Essa história me deu ainda mais saudades da Bahia, sempre um bom destino. Mas, assim, entre abóboras, receitas trazidas de viagem e os sabores que guardamos na memória, burlamos o distanciamento destes tempos, a vontade de pôr o pé na estrada e revisitamos aqueles lugares que não nos saem da memória.
- Para a abóbora assada:
- 1 abóbora japonesa inteira
- sal
- azeite (opcional)
- Para cozinhar a abóbora:
- 800 g de polpa de abóbora japonesa em cubos sem casca
- 3 dentes de alho amassados com a casca
- 6 fatias de gengibre
- 1 pimenta dedo-de-moça (outro outra da preferência) inteira
- ervas frescas da preferência: manjericão, alfavaca, shissô, coentro, salsinha, semente de coentro (não recomendo alecrim e sálvia)
- sal
- Para o bobó:
- 4 tomates grandes picados
- 1 pimentão vermelho pequeno picado
- 1 pimentão amarelo pequeno picado
- 1 cebola cortada em quatro
- 3 dentes de alho amassados
- um pedaço de 2 cm de gengibre ralado
- 1 a 2 pimentas dedo-de-moça cortadas sem sementes
- 1 maço de coentro: meio maço (com talos e raízes) cortado grosseiramente para o creme e o restante das folhas picadas para guarnição
- ¾ a 1 xícara de leite de coco caseiro
- 1 kg de camarão médio ou grande limpo
- caldo de ½ limão
- sal
- pimenta-do-reino moída na hora ou pimenta-de-macaco ou semente de mamão verde moída (opcional)
- 1 colher (sopa) de dendê (se não gostar, use óleo de coco ou azeite de oliva)
- Preaqueça o forno a 180 ° C.
- Prepare a abóbora que será assada: com uma faca adequada, corte uma tampa na parte superior da abóbora, a uns três dedos abaixo do topo. Retire a tampa e, com uma colher (gosto de usar a de sorvete), raspe as sementes e a mucilagem.
- Tempere com sal e, se quiser, um fio de azeite.
- Leve a abóbora para assar por cerca de 1 hora, até estar bem macia por dentro.
- Tempere os camarões já limpos com sal, pimenta-do-reino moída (ou o substituto) e o caldo de limão. Misture bem os temperos no camarão e reserve.
- Prepare a abóbora que será a base para o bobó: em uma panela grande, junte a abóbora e todos os temperos (alho, gengibre, pimenta e todas as ervas), coloque água até a altura da abóbora e tempere com sal.
- Leve para cozinhar, em fogo médio, nesse caldo bem aromático até a abóbora estar macia, mas sem se desfazer.
- Quando estiver cozida, escorra a abóbora, despreze as ervas, mas reserve o caldo (que pode ser usado em sopas).
- No liquidificador, os tomates, os pimentões, a cebola, o alho, o gengibre ralado, a pimenta, o coentro com talos e raízes e meia xícara de leite de coco.
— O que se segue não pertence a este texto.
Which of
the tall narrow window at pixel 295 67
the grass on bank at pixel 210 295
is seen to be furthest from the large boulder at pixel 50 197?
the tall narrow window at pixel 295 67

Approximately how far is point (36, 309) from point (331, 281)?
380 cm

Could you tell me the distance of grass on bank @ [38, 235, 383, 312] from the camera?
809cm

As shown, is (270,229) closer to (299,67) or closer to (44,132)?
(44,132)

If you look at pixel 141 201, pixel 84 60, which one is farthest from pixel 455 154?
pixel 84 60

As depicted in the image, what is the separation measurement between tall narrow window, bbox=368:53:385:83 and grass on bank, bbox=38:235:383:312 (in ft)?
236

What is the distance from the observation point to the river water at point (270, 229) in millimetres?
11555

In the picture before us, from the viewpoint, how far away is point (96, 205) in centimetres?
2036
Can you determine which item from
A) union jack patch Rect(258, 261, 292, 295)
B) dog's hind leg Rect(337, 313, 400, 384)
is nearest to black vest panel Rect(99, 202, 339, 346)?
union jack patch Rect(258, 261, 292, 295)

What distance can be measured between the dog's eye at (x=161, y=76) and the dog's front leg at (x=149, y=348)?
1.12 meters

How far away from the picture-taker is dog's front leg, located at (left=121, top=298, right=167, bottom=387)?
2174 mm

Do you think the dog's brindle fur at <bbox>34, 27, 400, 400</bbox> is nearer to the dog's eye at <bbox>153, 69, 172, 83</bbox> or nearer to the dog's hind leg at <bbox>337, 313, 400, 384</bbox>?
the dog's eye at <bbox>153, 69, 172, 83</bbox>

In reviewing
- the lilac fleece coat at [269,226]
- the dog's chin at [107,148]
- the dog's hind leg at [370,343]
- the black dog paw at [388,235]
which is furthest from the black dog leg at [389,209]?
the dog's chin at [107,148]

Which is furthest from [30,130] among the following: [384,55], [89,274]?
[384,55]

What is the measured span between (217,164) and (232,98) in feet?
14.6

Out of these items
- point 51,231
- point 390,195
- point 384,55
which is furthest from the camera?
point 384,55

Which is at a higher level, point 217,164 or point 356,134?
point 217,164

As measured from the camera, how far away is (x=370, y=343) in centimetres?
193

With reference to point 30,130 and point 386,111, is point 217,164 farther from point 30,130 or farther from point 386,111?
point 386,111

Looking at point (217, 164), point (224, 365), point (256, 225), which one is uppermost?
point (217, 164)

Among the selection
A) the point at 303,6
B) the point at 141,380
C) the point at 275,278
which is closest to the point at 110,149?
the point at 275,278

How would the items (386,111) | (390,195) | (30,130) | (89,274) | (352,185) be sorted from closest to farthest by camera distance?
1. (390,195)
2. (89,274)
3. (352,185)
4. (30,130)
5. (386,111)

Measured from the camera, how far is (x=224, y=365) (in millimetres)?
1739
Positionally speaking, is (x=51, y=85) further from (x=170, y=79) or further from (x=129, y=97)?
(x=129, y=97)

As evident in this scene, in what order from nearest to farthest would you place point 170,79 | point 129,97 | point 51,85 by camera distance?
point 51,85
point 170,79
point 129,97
Se o copo do liquidificador for pequeno, divida em duas partes. Bata bem.
- Junte a abóbora cozida e bata bastante, até o creme ficar liso e homogêneo.
- Prove e ajuste os sabores: sal, pimenta, gengibre.
- Ajuste também a consistência, acrescentando aos poucos o leite de coco até chegar à consistência do creme. Reserve.
- Leve de novo a panela ao fogo médio (nem precisa lavar) e junte o dendê. Escorra os camarões, reservando o caldo, e leve metade deles para dourar no azeite. Se colocar todos de uma vez só, eles vão cozinhar, em vez de dourar. Deixe os camarões dourarem por 1 minuto de cada lado, virando-os com uma pinça. Retire os camarões já dourados e junte o restante, repetindo o processo de dourar de cada lado. Reserve os camarões.
- Abaixe o fogo e junte na panela o caldo de limão da marinada dos camarões. Com uma colher de pau, mexa bem para soltar o fundinho da panela.
- Acrescente o creme de abóbora batido. Se necessário, acrescente mais um pouco de leite de coco.
- Quando aquecer, junte os camarões e deixe cozinhar por mais 2 minutos.
- Desligue o fogo e junte as folhas de coentro.
- Sirva em seguida com arroz e molho de pimenta.